*** Data excerpts ***
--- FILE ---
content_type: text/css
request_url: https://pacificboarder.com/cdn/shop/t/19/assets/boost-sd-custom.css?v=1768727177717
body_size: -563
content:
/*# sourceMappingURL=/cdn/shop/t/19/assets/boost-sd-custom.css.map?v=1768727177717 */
*** End of Data excerpts ***
- [Exercise instructions]
The answer is every entry, copied word for word.

- [Response area]
--- FILE ---
content_type: text/css
request_url: https://pacificboarder.com/cdn/shop/t/19/assets/boost-sd-custom.css?v=1768727177717
body_size: -563
content:
/*# sourceMappingURL=/cdn/shop/t/19/assets/boost-sd-custom.css.map?v=1768727177717 */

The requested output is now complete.